How about a contest where the submitted code does exactly what the specs say, every time, on any hardware. The victor will be the one who writes a piece of code to spec, sits an untrained user in front of the app, and it behaves exactly as expected. Extra points if the user is successfully able to decipher any and all error messages and correct input without interference from anyone. Once you have a grip on that shit, then you can start doing cute/useless shit like this.
Re:Here's an idea (Score:5, Informative)
Re:Here's an idea (Score:5, Interesting)
Contests that are impossible are not much fun.
To say nothing about why your any hardware requirement is impossible this caught me:
sits an untrained user in front of the app, and it behaves exactly as expected.
The largest software and hardware vendors have been at that since commercial computing began. They all still have to offer end user support and or build a community around the product to support users.
You talked up specs; and then want to offer the product to untrained users. Specs are great for things where the end user is another program or a person who *is* trained and knows what they wanted in the first place; can understand the specs themselves for the most part and therefor hasn't got unrealistic expectations about what the program will and won't do.
'Specs' for end user applications though don't carry that sort of weight and won't save you from the LUSERS. Access is the perfect example. I actually rather like it. There are lots of occasions where you want to trap and manipulate smallish data sets to see something while working on a problem.

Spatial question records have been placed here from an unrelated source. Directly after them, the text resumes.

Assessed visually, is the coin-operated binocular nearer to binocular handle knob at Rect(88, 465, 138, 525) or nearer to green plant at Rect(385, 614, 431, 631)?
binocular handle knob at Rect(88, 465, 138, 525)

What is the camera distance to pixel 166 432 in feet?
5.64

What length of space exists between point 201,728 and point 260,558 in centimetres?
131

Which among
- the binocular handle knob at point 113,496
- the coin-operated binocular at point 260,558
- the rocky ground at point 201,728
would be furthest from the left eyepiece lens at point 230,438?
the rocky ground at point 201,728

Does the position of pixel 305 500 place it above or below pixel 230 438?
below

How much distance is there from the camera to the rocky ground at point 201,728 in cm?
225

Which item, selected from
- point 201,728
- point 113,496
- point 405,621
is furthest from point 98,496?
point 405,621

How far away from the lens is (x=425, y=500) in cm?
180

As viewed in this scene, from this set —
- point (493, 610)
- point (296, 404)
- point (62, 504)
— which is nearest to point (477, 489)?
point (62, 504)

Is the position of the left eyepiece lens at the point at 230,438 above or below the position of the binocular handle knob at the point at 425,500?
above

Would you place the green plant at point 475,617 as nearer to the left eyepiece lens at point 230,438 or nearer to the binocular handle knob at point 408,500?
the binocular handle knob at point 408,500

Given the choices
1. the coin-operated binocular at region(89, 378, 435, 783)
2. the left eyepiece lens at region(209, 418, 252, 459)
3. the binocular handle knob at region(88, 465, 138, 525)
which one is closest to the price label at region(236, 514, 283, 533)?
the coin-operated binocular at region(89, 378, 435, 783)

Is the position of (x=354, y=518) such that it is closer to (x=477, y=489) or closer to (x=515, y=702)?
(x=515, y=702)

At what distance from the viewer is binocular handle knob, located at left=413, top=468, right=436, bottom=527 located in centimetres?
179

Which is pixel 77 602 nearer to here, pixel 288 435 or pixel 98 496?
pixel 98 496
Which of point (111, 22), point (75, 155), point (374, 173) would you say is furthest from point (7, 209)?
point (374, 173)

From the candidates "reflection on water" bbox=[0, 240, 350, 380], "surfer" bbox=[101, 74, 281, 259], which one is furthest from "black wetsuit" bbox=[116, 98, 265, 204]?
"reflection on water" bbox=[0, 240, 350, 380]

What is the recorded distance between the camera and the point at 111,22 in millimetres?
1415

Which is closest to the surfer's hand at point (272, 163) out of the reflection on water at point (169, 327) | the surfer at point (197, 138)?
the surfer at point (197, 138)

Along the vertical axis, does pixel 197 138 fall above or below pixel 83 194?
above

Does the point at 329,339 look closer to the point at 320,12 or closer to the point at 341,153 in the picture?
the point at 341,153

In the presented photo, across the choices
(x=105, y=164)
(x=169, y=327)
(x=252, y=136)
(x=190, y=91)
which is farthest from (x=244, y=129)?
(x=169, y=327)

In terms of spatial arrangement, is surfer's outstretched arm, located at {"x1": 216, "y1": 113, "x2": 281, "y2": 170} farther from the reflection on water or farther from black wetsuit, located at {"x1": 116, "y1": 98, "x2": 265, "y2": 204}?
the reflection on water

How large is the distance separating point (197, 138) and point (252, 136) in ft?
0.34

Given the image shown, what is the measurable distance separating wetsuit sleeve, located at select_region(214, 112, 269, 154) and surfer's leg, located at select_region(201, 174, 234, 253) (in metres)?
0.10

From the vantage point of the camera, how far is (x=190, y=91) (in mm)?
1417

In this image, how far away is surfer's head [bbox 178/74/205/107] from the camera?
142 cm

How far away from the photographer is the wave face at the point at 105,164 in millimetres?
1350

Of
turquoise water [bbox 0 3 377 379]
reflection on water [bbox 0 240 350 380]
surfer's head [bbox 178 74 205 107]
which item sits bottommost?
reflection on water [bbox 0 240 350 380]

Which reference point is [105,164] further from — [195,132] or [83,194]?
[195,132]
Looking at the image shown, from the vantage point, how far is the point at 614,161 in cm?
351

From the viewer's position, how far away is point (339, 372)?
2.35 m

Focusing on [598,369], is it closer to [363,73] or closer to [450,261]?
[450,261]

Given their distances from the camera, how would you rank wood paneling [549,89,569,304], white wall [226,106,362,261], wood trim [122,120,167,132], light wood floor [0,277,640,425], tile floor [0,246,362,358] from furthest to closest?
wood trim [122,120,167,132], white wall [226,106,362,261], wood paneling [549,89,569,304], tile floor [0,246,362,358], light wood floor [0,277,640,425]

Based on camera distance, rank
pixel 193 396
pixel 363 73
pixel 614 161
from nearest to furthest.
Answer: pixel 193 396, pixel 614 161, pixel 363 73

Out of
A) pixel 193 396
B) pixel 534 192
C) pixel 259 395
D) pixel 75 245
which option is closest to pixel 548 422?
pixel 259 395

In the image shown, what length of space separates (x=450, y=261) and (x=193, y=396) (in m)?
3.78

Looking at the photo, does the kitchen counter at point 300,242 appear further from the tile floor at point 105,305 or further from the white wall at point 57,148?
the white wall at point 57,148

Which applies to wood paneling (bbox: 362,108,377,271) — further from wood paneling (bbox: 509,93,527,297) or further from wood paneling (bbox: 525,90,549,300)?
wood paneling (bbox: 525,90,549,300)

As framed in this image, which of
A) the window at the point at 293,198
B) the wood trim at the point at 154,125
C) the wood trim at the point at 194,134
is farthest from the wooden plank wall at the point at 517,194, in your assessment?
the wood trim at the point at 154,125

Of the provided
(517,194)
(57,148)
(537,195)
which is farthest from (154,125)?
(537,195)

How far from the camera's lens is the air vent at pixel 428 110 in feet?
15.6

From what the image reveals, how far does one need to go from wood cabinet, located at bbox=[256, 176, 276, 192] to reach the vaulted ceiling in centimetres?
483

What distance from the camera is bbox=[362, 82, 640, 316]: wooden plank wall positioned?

Given Windows usually hasn't got tools like, cut, paste, diff, comm, join, (useful version of ) sort, uniq, grep, awk, and sed installed Access makes a marginally suitable replacement.
Nobody would suggest discarding your RDBMs and just keeping ALL your data in flat text files. Microsoft never claimed Access was designed to handle the data volume and complexity to be the ERP for your Medium sized business either. Yet lots of people try or at least tried. I haven't seen that as much in recent years. Still they were shocked, shocked, I tell you when they hit the walls.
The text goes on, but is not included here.